Table2_Genome-Wide DNA Methylation Profile in Jejunum Reveals the Potential Genes Associated With Paratuberculosis in Dairy Cattle.XLSX

Paratuberculosis in cattle causes substantial economic losses to the dairy industry. Exploring functional genes and corresponding regulatory pathways related to resistance or susceptibility to paratuberculosis is essential to the breeding of disease resistance in cattle. Co-analysis of genome-wide DNA methylation and transcriptome profiles is a critically important approach to understand potential regulatory mechanism underlying the development of diseases. In this study, we characterized the profiles of DNA methylation of jejunum from nine Holstein cows in clinical, subclinical, and healthy groups using whole-genome bisulfite sequencing (WGBS). The average methylation level in functional regions was 29.95% in the promoter, 29.65% in the 5’ untranslated region (UTR), 68.24% in exons, 71.55% in introns, and 72.81% in the 3’ UTR. A total of 3,911, 4,336, and 4,094 differentially methylated genes (DMGs) were detected in clinical vs. subclinical, clinical vs. healthy, and subclinical vs. healthy comparative group, respectively. Gene ontology (GO) and analysis based on the Kyoto Encyclopedia of Genes and Genomes (KEGG) showed that these DMGs were significantly enriched in specific biological processes related to immune response, such as Th1 and Th2 cell differentiation, wnt, TNF, MAPK, ECM-receptor interaction, cellular senescence, calcium, and chemokine signaling pathways (q value <0.05). The integration of information about DMGs, differentially expressed genes (DEGs), and biological functions suggested nine genes CALCRL, TNC, GATA4, CD44, TGM3, CXCL9, CXCL10, PPARG, and NFATC1 as promising candidates related to resistance/susceptibility to Mycobacterium avium subspecies paratuberculosis (MAP). This study reports on the high-resolution DNA methylation landscapes of the jejunum methylome across three conditions (clinical, subclinical, and healthy) in dairy cows. Our investigations integrated different sources of information about DMGs, DEGs, and pathways, enabling us to find nine functional genes that might have potential application in resisting paratuberculosis in dairy cattle.

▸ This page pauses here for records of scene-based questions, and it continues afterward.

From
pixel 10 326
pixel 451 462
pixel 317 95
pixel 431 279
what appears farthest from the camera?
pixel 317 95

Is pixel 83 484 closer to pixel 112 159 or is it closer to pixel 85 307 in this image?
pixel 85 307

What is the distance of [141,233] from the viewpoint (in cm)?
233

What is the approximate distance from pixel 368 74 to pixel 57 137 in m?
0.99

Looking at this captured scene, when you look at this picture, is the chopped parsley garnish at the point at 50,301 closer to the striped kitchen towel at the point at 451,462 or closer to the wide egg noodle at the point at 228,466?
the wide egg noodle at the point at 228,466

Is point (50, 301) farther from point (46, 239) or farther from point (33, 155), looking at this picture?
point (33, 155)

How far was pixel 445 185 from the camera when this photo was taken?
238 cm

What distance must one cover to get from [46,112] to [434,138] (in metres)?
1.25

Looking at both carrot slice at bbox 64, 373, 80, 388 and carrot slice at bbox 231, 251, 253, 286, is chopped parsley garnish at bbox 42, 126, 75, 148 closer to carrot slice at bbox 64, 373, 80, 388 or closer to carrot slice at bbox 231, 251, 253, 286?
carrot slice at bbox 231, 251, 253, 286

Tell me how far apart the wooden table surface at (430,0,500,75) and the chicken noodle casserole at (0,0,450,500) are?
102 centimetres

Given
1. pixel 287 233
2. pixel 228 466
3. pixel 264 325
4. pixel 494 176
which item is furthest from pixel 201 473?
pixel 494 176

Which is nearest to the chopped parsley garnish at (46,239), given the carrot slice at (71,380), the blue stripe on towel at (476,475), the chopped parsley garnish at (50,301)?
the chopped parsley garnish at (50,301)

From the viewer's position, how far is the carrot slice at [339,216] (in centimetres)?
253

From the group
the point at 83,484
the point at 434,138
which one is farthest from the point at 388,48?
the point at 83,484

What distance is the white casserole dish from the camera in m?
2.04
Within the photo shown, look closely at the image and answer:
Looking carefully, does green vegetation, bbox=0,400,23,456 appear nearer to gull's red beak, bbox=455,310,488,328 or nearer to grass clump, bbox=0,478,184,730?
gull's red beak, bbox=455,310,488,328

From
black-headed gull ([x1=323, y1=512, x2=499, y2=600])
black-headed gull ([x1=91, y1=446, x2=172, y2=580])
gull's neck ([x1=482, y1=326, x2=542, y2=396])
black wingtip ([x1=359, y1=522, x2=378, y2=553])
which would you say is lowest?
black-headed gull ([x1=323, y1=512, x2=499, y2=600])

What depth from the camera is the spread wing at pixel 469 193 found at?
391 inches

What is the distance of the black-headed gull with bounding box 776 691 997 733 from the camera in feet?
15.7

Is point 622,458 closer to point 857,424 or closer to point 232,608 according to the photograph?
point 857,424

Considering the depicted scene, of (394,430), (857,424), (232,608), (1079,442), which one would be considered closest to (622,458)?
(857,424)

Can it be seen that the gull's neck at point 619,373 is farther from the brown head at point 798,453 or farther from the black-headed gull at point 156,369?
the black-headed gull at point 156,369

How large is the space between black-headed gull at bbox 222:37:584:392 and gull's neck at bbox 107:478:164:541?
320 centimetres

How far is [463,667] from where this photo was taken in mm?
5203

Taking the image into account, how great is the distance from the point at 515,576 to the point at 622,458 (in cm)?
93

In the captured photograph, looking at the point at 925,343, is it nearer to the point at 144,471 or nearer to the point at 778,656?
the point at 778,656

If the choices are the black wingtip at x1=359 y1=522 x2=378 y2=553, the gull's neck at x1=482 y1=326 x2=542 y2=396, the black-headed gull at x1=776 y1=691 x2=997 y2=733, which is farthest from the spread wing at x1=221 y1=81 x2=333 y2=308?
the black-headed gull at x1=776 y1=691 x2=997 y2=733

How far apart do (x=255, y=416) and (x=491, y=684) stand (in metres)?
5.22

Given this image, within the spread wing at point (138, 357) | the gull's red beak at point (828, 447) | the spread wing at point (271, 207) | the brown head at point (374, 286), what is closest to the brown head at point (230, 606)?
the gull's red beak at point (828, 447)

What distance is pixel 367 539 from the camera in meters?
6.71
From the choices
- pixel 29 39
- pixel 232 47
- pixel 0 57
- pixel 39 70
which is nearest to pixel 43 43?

牛副结核病对乳制品行业造成了巨额经济损失。探索与牛副结核病抗性或易感性相关的功能基因及其调控通路，对于开展牛抗病育种工作至关重要。全基因组DNA甲基化与转录组联合分析，是解析疾病发生潜在调控机制的关键手段。本研究采用全基因组亚硫酸氢盐测序（whole-genome bisulfite sequencing, WGBS）技术，对临床型、亚临床型及健康三组共9头荷斯坦奶牛的空肠组织DNA甲基化谱进行了表征分析。功能区域的平均甲基化水平分别为：启动子区29.95%、5'非翻译区（5' untranslated region, UTR）29.65%、外显子区68.24%、内含子区71.55%以及3'非翻译区（3' UTR）72.81%。在临床型vs亚临床型、临床型vs健康型、亚临床型vs健康型三个比较组中，分别检测到3911、4336和4094个差异甲基化基因（differentially methylated genes, DMGs）。基因本体（Gene Ontology, GO）及京都基因与基因组百科全书（Kyoto Encyclopedia of Genes and Genomes, KEGG）富集分析结果显示，这些差异甲基化基因显著富集于与免疫应答相关的特定生物学过程，包括Th1与Th2细胞分化、Wnt、TNF、MAPK、细胞外基质-受体相互作用、细胞衰老、钙信号及趋化因子信号通路等（q值<0.05）。通过整合差异甲基化基因、差异表达基因（differentially expressed genes, DEGs）及生物学功能相关信息，本研究筛选出CALCRL、TNC、GATA4、CD44、TGM3、CXCL9、CXCL10、PPARG及NFATC1这9个基因，它们均为与鸟分枝杆菌副结核亚种（Mycobacterium avium subspecies paratuberculosis, MAP）感染的抗性/易感性相关的潜在候选基因。本研究构建了奶牛空肠甲基化组在三种状态（临床型、亚临床型及健康型）下的高分辨率DNA甲基化图谱。本研究通过整合差异甲基化基因、差异表达基因及信号通路的多源信息，最终筛选出9个功能基因，其在奶牛抗副结核病育种中具备潜在应用价值。